Peu importe le montant exact, ces prix excessifs ne pouvaient pas durer. En février 1637, la bulle spéculative de la tulipe a éclaté brusquement, le prix du bulbe rejoignant celui d’un simple oignon. Certains disent que les spéculateurs échaudés ne pouvaient même plus acheter le moins cher des bulbes.

Les bulles spéculatives sont bizarres. Rétrospectivement, il paraît ridicule de songer à échanger une maison entière contre un bulbe de fleur. Malgré tout, l’histoire montre qu’il est simplement dans la nature humaine de se laisser emporter par la fièvre collective.

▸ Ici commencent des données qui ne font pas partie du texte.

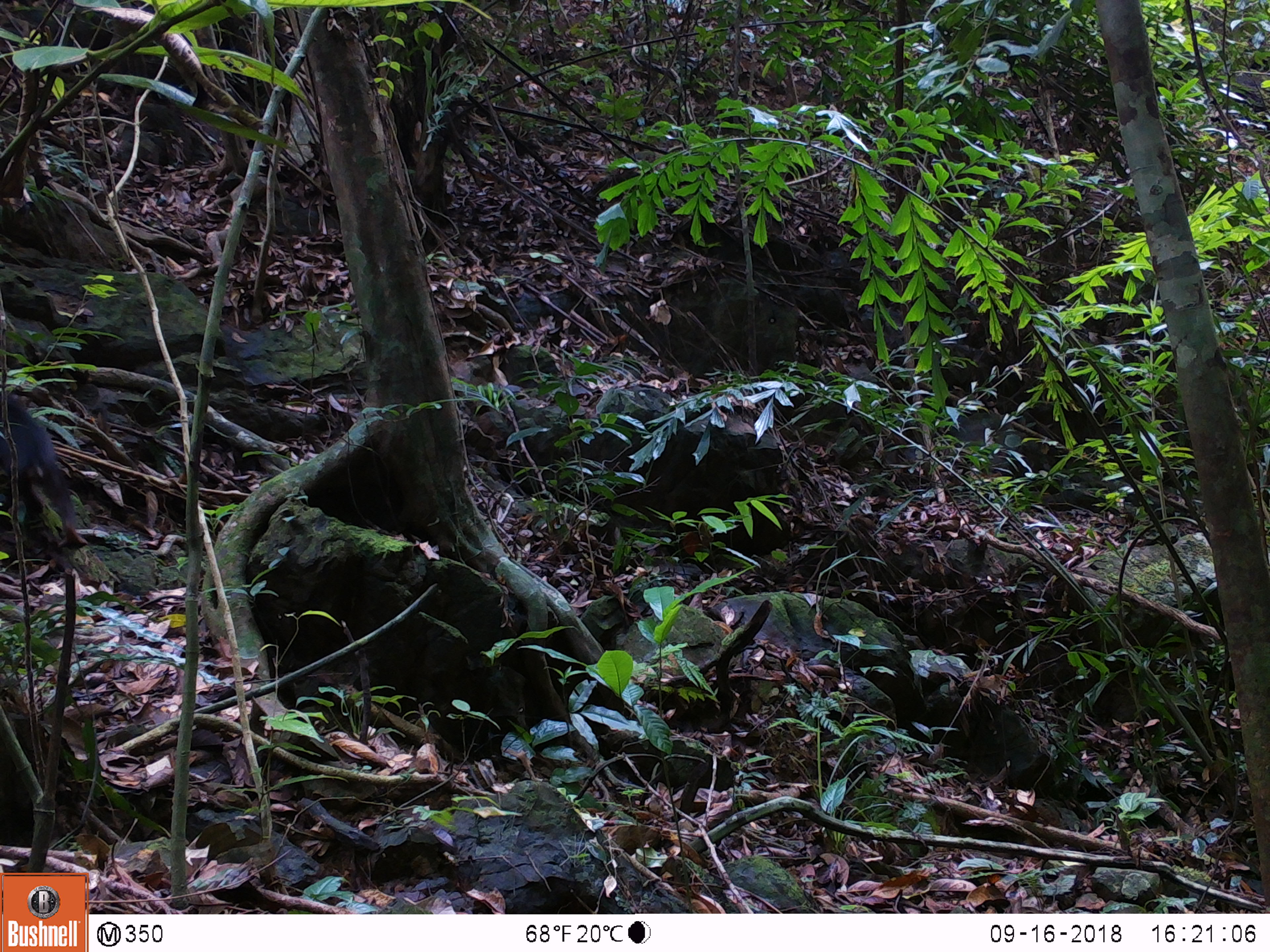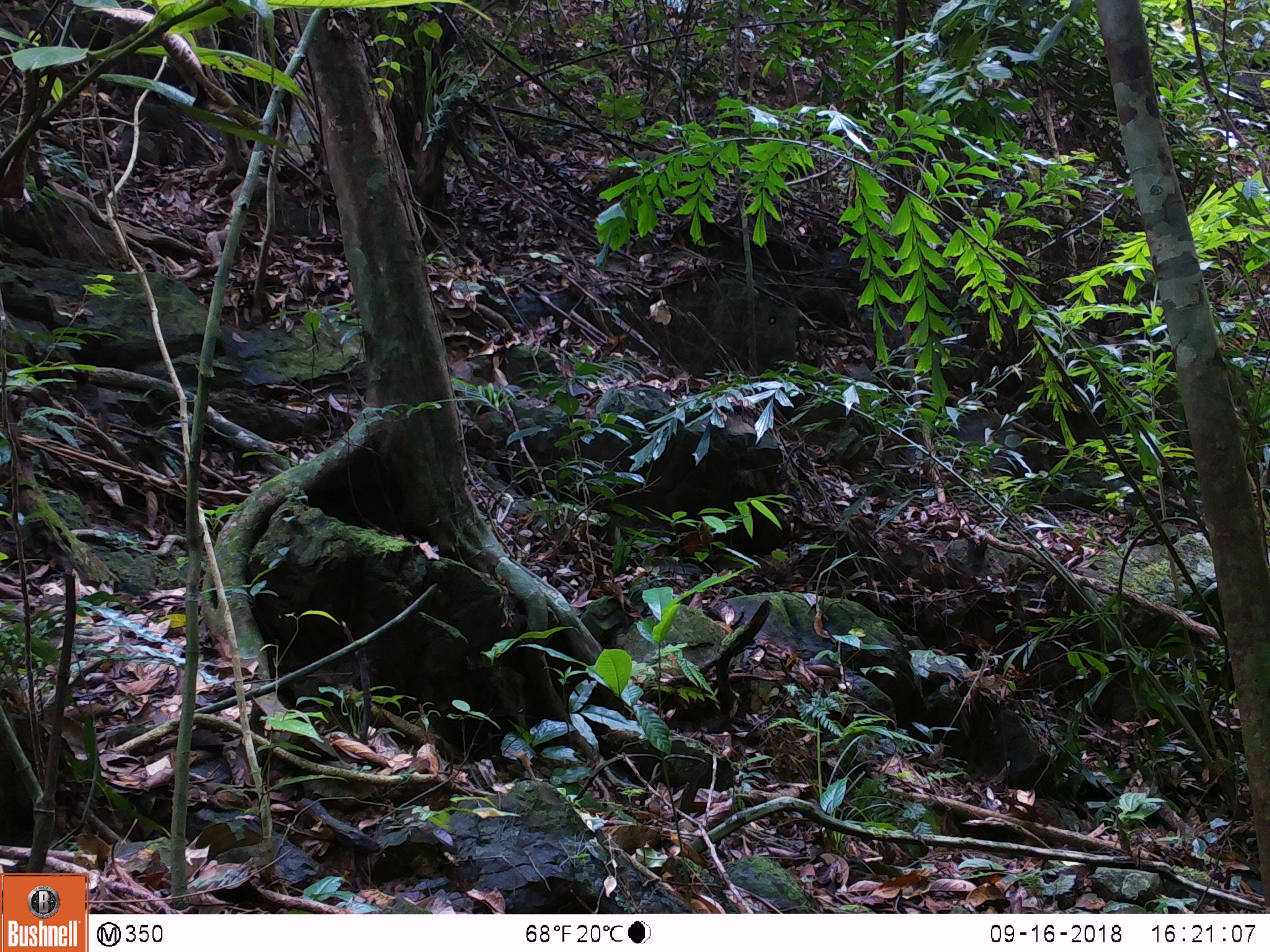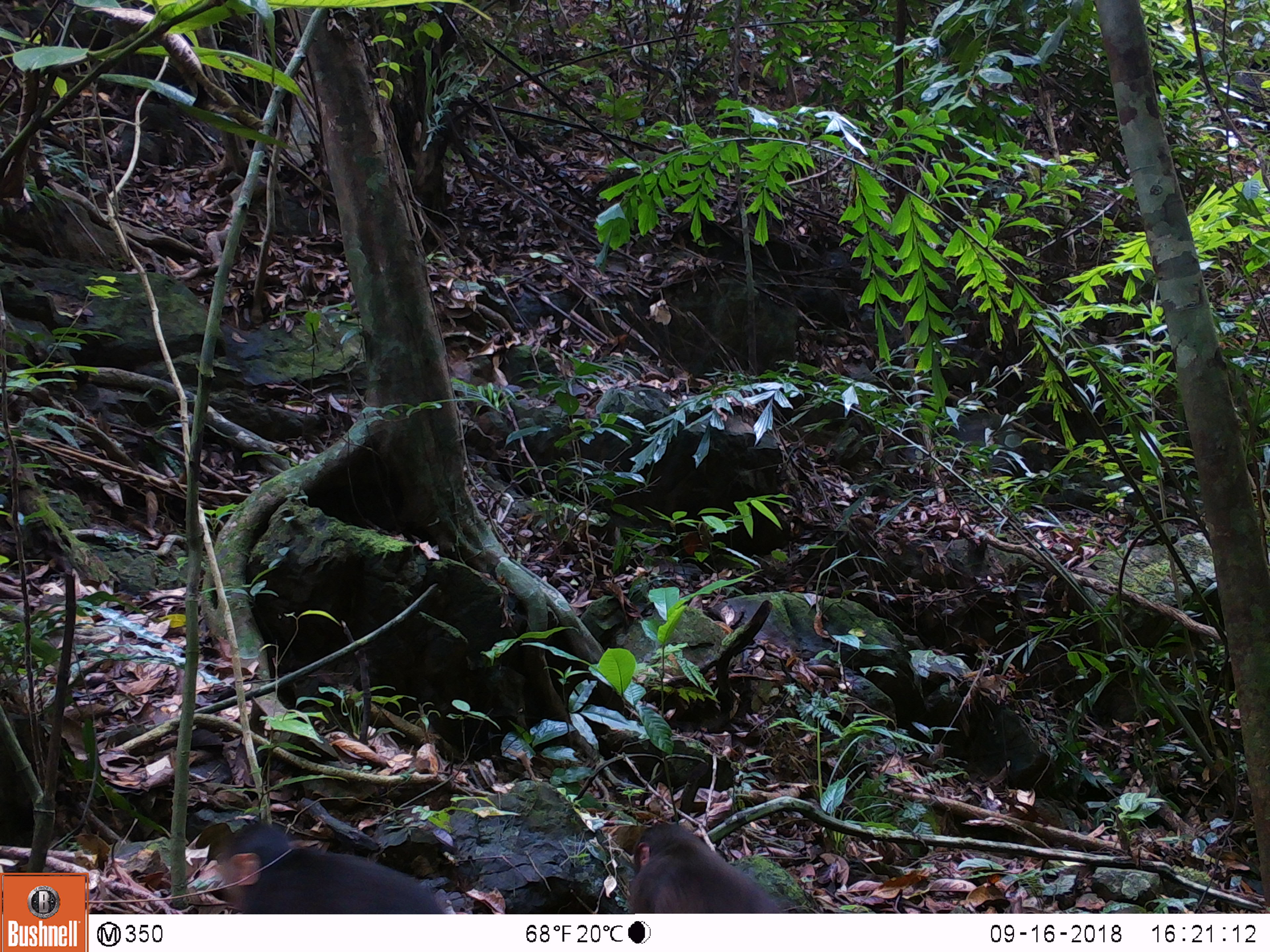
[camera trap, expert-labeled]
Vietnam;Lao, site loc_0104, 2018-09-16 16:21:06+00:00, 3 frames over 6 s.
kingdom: Animalia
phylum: Chordata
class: Mammalia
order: Primates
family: Cercopithecidae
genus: Macaca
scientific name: Macaca arctoides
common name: stump-tailed macaque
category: stump tailed macaque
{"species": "stump tailed macaque (stump-tailed macaque) (Macaca arctoides)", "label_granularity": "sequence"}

Ferez-vous partie des nombreux Canadiens qui fréquenteront les jardineries à l’arrivée du printemps? Amusez-vous alors à considérer vos achats selon leur valeur au 17e siècle – combien de maisons amasserez-vous dans votre panier?

 La tulipe en vedette
  • La tulipe ayant atteint le prix le plus élevé pendant la folie du 17e siècle portait le nom de Semper Augustus; cette fleur rare arborait des pétales blancs marbrés de rouge foncé. De nombreux agriculteurs hollandais ont tenté en vain de cultiver cette extraordinaire et coûteuse tulipe, mais il a fallu jusqu’au 20e siècle avant que des botanistes découvrent le virus responsable du coloris particulier de la fleur.
  • En avril et en mai, les Pays-Bas jouissent toujours d’une fameuse saison des tulipes. De nombreux voyageurs s’y pressent alors pour admirer les impressionnants champs de fleurs aux longues bandes multicolores. À Keukenhof, vanté comme étant le plus grand parc floral au monde, plus de 7 millions de bulbes fleurissent au printemps, dont 800 variétés de tulipes.
  • Le Festival canadien des tulipes, qui a lieu tous les printemps à Ottawa, commémore un don de tulipes que la couronne hollandaise a fait aux Canadiens pendant la Deuxième Guerre mondiale, à titre de symbole d’amitié.
  • Les tulipes ont normalement une seule fleur par tige, mais certaines variétés produisent jusqu’à quatre fleurs sur une seule tige. Voilà d’excellents dividendes!
  • En 2015, une association de cultivateurs hollandais a nommé une tulipe en l’honneur de Paul McCartney. La tulipe rouge « Paul McCartney » est bordée de blanc. Parmi les autres variétés portant le nom d’une célébrité, mentionnons la Vincent van Gogh, la Audrey Hepburn, ainsi que la Rambo, qui passe pour une « dure de dure » auprès des spécialistes, en raison de sa tige épaisse et robuste.